Majówka w Zakopanem dla wielu Polaków jest już tradycją, bez której nie wyobrażają sobie długiego majowego weekendu.
Do stolicy Podhala, mimo obostrzeń i zamkniętych hoteli, zjechały tłumy turystów. Niektórzy z nich w nocy z soboty na niedzielę postanowili wziąć udział w nocnej imprezie na Krupówkach. Turyści, nie zachowując reżimu sanitarnego, świętowali majówkę.
Jak informuje zakopiańska policja, w minioną niedzielę na Krupówkach można było zobaczyć więcej patroli niż zwykle. Tatrzańskich funkcjonariuszy wspierało kilkudziesięciu mundurowych z Krakowa. Dodatkowe patrole zwracały szczególną uwagę na noszenie maseczek i utrzymywanie dystansu. Z niedzieli na poniedziałek nie było już tak tłoczno jak poprzedniej nocy. Wprawdzie turystów było wielu, ale większość spacerowała i robiła zakupy.

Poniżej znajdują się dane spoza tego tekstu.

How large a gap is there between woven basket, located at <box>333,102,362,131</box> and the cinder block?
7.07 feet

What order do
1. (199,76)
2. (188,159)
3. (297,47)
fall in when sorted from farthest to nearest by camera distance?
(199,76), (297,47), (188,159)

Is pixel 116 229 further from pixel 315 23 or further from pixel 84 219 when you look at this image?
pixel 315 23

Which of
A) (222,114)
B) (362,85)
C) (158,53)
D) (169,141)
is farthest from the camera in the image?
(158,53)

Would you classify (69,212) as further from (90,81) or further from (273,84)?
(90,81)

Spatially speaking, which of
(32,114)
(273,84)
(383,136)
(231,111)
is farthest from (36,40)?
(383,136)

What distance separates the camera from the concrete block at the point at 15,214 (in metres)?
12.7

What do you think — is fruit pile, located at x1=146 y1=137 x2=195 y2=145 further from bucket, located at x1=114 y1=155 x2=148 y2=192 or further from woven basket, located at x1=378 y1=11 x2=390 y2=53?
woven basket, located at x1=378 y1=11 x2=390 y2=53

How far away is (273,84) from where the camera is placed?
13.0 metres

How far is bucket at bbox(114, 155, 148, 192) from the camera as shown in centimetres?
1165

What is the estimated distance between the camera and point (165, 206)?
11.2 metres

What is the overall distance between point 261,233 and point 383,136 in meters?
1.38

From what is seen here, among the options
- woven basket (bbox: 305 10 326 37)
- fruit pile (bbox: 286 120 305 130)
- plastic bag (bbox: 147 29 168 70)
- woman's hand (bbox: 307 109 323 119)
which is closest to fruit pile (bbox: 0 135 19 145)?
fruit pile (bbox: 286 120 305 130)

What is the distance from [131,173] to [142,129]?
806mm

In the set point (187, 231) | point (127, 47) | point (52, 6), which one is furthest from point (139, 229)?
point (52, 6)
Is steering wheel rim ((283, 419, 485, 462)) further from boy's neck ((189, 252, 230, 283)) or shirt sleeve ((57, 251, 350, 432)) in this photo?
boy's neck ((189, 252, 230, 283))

– Odnotowaliśmy pojedyncze wybryki osób, które przesadziły z alkoholem. Funkcjonariusze reagowali na sytuacje, kiedy osoby poruszały się bez maseczek, piły alkohol w miejscu publicznym, zachowywały się wulgarnie lub obsceniczne. Nie doszło natomiast do spontanicznych ulicznych imprez, tak jak poprzedniej nocy. Niedzielne popołudnie i noc przebiegła bardzo spokojnie. Około 1.00 nad ranem Krupówki były już zupełnie puste
– relacjonują zakopiańscy policjanci.
Podsumowując: ostatniej doby tatrzańska policja odnotowała 75 interwencji. Wylegitymowano 284 osoby, z których 50 ukarano mandatami karnymi za brak maseczek lub złamanie innych sanitarnych obostrzeń. Wobec 4 osób skierowane zostaną wnioski o ukaranie do sądu, a kolejnych 15 osób pouczono, przypominając o obowiązku zasłaniania ust i nosa maseczką.